Evidence localization results of our WSL method on the HPLOC dataset. (a) Input glimpse, (b) Cancer saliency map, (c) Cancer activation map, (d) CELM: Cancerous Evidence Localization Map, (e) Localization results based on CELM, where the localized evidence is highlighted for providing visual assistance, (f) GT: ground truth, white masks represent tumor regions and the black represents normal tissue

We observe that our WSL method based on CELNet and CELM consistently performs better than the back propagation-based approach [7] and the class activation map-based approach [6]. Note that we used ResNet18 [2] as the backbone for the compared methods because it achieves better classification performance and provides higher resolution for GradCAM (\(12\times 12\)) as compared to DenseNet (3 \(\times \) 3) [9]. We perform ablation studies to further evaluate the key components of our method in Table 3. We observe the effectiveness of the proposed multi-branch attention module in increasing the localization accuracy. The deep supervision mechanism effectively improves the precision in localization despite slightly lower recall score, which can be caused by the regularization effect on the intermediate layers, that is, encouraging the learning of discriminative features for classification but also potentially discouraging the learning of some low-level histological patterns. We observe that using CELM can improve the recall score and precision, which indicates that CELM allows better discovery of cancerous evidence than using GradCAM. We present the visualization results in Fig. 2, the cancerous evidence is represented as large nucleus and hypercellularity in the images, which are precisely captured by the CELM. Figure 2(e) visualizes the localization results by overlaying the segmentation mask generated from CELM onto the input image, which demonstrates the effectiveness of our WSL method in localizing cancerous evidence.

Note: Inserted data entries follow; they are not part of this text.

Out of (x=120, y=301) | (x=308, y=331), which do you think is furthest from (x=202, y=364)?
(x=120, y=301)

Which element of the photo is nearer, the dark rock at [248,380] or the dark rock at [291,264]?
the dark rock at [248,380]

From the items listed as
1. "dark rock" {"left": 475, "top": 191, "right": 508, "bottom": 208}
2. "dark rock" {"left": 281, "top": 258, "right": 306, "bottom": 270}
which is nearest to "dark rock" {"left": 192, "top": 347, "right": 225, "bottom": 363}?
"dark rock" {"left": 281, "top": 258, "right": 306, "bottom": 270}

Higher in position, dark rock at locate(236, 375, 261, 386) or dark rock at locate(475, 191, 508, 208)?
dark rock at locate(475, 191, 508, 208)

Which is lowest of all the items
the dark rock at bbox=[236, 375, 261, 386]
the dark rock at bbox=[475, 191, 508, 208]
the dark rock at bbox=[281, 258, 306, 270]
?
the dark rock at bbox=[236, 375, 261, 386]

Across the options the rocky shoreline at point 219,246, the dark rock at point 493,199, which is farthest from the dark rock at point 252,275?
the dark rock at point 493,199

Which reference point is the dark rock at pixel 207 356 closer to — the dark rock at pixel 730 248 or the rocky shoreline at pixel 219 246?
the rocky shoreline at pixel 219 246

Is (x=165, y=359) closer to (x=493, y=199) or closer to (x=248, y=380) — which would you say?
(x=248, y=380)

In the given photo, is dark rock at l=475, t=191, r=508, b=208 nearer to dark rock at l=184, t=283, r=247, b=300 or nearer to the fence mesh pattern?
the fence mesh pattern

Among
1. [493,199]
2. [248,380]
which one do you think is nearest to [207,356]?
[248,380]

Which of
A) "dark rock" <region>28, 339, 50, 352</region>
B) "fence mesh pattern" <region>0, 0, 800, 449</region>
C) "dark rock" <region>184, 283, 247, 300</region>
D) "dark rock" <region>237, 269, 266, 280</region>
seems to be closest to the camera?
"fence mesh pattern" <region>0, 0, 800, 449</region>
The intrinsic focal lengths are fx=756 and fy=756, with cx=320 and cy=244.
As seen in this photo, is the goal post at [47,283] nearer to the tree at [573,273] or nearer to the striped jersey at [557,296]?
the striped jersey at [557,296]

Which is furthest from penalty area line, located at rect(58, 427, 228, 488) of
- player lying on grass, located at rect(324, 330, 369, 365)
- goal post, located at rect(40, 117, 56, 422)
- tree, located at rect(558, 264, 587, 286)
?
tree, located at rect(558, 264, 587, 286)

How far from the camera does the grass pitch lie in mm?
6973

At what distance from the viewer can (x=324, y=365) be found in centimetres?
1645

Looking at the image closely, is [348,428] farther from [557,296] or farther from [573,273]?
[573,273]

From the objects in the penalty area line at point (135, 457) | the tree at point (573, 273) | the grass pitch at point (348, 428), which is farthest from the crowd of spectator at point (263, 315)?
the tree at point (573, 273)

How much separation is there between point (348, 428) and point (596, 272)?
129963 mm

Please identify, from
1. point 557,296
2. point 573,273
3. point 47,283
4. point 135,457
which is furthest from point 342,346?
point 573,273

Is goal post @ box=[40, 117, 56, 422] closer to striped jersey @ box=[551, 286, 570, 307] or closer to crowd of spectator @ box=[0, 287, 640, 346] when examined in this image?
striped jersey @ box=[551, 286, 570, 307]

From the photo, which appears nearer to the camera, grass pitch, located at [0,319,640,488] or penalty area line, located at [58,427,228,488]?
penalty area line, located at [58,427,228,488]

4 Discussion and Conclusions

In this paper, we have proposed a generalizable method for localizing cancerous evidence on histopathology images. Unlike the conventional feature-based approaches, the proposed method does not rely on specific feature descriptors but learn discriminative features for localization from the data. To the best of our knowledge, investigating weakly supervised CNNs for cancerous evidence localization and quantitatively evaluating them on large datasets have not been performed on histopathology images. Experimental results show that our proposed method can achieve competitive classification performance on histopathologic cancer detection, and more importantly, provide reliable and accurate cancerous evidence localization using weakly training data, which reduces the burden of annotations. We believe that such an extendable method can have a great impact in detection-based studies in microscopy images and help improve the accuracy and interpretability for current deep learning-based pathology analysis systems.